Every Sunday, we open our service with these words: “Grace and peace to you from God our Father, and from our Lord Jesus Christ.”
There are a couple of reasons why I love this little greeting.
First, it is borrowed directly from scripture. This particular phrase comes from the Apostle Paul’s letter to the Galatians. As much as possible, from one Sunday to the next, we try to weave the words of scripture into our worship services. We pray using scripture language. We sing songs that use scripture language. Certainly, we try to preach in a way to the focuses on and opens up what the bible has to say to us. It really makes sense if you think about it. These are the words the Apostles and Prophets used to express their thoughts about God, who he is and what he is up to. And they did this under the influence of the Holy Spirit. Why wouldn’t we want to practice using the language of scripture in our own prayers?

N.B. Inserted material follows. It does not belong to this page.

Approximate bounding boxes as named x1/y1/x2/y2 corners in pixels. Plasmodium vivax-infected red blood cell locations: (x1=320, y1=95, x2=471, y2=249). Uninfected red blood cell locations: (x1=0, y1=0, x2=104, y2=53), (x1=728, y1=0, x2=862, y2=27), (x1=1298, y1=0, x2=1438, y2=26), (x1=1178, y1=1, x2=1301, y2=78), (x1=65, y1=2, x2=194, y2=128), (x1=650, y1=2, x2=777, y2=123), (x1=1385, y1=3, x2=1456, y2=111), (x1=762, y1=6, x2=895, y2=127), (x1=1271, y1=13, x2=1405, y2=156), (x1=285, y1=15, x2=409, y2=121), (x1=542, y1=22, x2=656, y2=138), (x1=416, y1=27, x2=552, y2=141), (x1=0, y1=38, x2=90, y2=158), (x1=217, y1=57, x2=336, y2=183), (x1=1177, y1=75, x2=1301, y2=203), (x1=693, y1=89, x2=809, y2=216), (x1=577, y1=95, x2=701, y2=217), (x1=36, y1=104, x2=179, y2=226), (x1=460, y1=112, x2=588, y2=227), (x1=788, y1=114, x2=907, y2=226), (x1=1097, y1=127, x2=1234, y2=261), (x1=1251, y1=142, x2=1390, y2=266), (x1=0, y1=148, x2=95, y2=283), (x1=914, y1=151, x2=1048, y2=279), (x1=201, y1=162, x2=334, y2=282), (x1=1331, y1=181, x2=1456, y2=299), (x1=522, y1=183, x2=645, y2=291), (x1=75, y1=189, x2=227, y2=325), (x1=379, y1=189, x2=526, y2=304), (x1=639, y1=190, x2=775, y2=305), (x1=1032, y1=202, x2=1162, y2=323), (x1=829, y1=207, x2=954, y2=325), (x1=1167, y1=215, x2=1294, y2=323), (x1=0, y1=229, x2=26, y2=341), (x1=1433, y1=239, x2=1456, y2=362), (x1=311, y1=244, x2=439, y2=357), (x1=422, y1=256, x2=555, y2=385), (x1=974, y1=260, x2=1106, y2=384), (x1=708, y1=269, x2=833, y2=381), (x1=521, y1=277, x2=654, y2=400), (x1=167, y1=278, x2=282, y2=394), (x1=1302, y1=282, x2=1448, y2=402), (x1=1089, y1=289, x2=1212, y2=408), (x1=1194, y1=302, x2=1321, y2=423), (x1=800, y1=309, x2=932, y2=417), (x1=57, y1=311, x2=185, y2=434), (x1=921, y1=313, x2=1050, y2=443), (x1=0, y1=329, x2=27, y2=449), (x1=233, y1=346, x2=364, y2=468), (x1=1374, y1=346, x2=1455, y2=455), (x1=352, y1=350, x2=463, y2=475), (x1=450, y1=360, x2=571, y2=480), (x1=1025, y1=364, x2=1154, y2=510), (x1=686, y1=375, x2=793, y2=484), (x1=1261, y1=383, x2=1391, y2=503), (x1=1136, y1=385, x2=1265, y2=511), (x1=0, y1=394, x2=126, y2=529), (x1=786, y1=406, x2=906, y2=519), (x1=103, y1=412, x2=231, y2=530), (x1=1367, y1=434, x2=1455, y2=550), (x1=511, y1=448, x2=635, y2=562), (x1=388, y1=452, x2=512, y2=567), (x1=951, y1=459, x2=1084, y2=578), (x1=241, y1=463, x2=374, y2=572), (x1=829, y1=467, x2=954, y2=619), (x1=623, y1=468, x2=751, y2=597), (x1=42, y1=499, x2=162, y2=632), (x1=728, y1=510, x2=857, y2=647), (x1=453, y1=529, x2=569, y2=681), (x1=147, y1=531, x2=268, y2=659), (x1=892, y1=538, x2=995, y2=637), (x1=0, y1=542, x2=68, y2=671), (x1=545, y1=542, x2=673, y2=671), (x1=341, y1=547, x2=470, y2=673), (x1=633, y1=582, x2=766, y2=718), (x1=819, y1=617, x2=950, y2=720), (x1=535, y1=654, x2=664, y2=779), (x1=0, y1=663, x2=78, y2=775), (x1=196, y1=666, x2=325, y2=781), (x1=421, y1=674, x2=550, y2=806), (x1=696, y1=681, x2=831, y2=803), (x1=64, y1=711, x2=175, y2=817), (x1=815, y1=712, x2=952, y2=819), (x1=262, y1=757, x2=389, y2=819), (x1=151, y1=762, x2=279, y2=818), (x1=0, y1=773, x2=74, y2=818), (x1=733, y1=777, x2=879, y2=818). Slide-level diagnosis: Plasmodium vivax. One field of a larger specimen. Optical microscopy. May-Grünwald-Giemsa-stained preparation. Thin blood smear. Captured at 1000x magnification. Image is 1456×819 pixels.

The second reason I really like this greeting is that it summarizes in just a few words the whole of the good news of Jesus Christ. Martin Luther summed it up this way in his commentary on Galatians.
"The greeting of the Apostle is refreshing. Grace remits sin, and peace quiets the conscience. Sin and conscience torment us, but Christ has overcome these fiends now and forever. Only Christians possess this victorious knowledge given from above. These two terms, grace and peace, constitute Christianity. Grace involves the remission of sins, and peace involves a happy conscience."
You see, the truth is we come to church because we are sinful lawbreakers in need of God’s grace. We come to be reminded of the good news that tells us that by his death and resurrection Christ has set us free from the penalty of being lawbreakers. Our salvation is all mercy; favor that we do not deserve, given to us as a gift from God. The word for that is "grace."
Then by his Holy Spirit, God gives us peace that comes from the very same freedom Christ has won for us. We no longer have to be bothered by the need to justify ourselves to God or to other people. We can rest in God’s goodness. This is peace that works from the inside out. The more we dwell on and in God’s grace, the more the Spirit does his work to change us so that peace becomes a part of who we are, and flows out to those around us.
Grace is our salvation. Peace is our transformation. Grace and peace are the two sides of the gospel coin. What better place to start our worship?